**Page extract:**
■ ■ ■

Association of hDis3L1 with the exosome core complex. Total cell extracts were prepared from HEp-2 cells transiently transfected with expression constructs encoding EGFP, EGFP-hDis3L1 or hDis3L1-EGFP, after which immunoprecipitation was performed using polyclonal anti-GFP antibodies. Both the complete cell extracts (Lysate) and the anti-GFP (co-)precipitated proteins (IP) were separated by SDS–PAGE and analysed by western blotting, using monoclonal anti-GFP antibodies and monoclonal anti-hRrp4 antibodies to visualize the co-precipitation of the exosome core complex with hDis3L1. Monoclonal anti-γ-tubulin antibodies were used as loading control.

■ ■ ■

**Study questions:**
a. In the hDis3L1 figure legend, which antibodies were used as the loading control?
b. Reproduce the hDis3L1 figure legend from "Association of hDis3L1" to "as loading control.".
c. Carry on the hDis3L1 figure legend from the point where it stops.
The records are separate material and have no connection to the hDis3L1 figure legend.

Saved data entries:
■ ■ ■

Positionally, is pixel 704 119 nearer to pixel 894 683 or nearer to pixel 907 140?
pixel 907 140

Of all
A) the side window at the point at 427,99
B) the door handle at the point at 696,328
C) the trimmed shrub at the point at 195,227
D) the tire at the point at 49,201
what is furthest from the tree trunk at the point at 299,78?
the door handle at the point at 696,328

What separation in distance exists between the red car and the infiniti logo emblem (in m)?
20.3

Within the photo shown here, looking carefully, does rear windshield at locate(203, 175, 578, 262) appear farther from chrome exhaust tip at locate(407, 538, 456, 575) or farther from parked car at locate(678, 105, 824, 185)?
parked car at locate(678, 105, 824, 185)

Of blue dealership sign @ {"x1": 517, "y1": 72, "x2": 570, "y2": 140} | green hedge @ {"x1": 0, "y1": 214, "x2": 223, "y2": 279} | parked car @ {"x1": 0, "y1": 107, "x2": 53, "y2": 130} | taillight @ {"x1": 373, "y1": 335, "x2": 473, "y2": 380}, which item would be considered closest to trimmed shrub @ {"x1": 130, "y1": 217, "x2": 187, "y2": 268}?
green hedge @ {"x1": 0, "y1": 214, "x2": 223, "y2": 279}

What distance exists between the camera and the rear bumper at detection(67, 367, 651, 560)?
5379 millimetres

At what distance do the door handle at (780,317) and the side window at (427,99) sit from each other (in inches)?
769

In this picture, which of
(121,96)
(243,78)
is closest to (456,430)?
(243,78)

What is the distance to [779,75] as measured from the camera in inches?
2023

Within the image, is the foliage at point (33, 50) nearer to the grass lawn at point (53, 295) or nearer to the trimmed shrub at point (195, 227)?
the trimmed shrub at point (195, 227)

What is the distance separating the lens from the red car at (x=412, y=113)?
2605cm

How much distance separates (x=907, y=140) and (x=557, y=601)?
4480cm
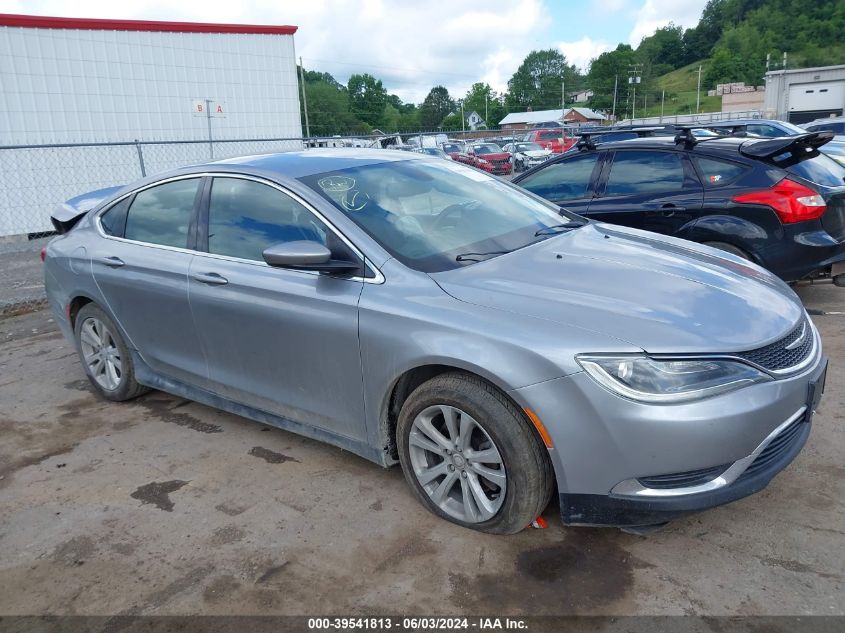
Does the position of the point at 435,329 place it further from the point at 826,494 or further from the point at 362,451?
the point at 826,494

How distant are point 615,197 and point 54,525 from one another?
5038mm

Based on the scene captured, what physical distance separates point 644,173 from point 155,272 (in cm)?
426

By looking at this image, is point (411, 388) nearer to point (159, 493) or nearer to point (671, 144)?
point (159, 493)

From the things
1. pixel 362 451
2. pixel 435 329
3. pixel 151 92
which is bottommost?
pixel 362 451

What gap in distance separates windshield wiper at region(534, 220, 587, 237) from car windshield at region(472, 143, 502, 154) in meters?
23.3

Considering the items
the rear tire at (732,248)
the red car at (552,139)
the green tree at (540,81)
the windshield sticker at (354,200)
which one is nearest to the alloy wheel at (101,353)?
the windshield sticker at (354,200)

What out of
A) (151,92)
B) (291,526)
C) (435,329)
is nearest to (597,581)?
(435,329)

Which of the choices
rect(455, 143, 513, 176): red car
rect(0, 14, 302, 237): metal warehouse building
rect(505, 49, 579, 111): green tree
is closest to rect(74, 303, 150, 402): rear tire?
rect(0, 14, 302, 237): metal warehouse building

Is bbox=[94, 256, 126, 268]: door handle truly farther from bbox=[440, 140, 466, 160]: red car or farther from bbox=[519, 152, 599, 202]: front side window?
bbox=[440, 140, 466, 160]: red car

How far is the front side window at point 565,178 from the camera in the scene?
6.43m

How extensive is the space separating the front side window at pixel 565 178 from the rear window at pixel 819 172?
171 centimetres

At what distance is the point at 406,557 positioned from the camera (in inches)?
110

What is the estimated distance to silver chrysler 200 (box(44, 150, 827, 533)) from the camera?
97.1 inches

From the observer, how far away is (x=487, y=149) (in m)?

■ ■ ■

**Exercise responses:**
a. Monoclonal anti-γ-tubulin antibodies.

b.
Association of hDis3L1 with the exosome core complex. Total cell extracts were prepared from HEp-2 cells transiently transfected with expression constructs encoding EGFP, EGFP-hDis3L1 or hDis3L1-EGFP, after which immunoprecipitation was performed using polyclonal anti-GFP antibodies. Both the complete cell extracts (Lysate) and the anti-GFP (co-)precipitated proteins (IP) were separated by SDS–PAGE and analysed by western blotting, using monoclonal anti-GFP antibodies and monoclonal anti-hRrp4 antibodies to visualize the co-precipitation of the exosome core complex with hDis3L1. Monoclonal anti-γ-tubulin antibodies were used as loading control.

c.
Figure 3

Localization of hDis3L1 and hDis3 in HEp-2 cells. HEp-2 cells were transiently transfected with expression constructs encoding EGFP-hDis3L1 (A), hDis3L1-EGFP (B), VSV-hDis3L1 (C) or EGFP-hDis3 (D). Forty-eight hours after transfection, the cells were fixed and EGFP-fusion proteins were visualized directly by fluorescence microscopy. The VSV-tagged hDis3L1 protein was visualized by incubating the cells with monoclonal anti-VSV-tag antibodies, followed by Alexa Fluor 555-conjugated goat anti-mouse antibodies and fluorescence microscopy. (E–J) Fixed HEp-2 cells were incubated with polyclonal antibodies to hDis3L1 (F–G) or to hDis3 (I–J) and bound antibodies were visualized by Alexa Fluor 488-conjugated secondary antibodies and confocal immunofluorescence microscopy. Nuclei were visualized by Hoechst staining (E, H). (G) and (J) show the merged images of Hoechst and antibody staining. Bar: 10 μm.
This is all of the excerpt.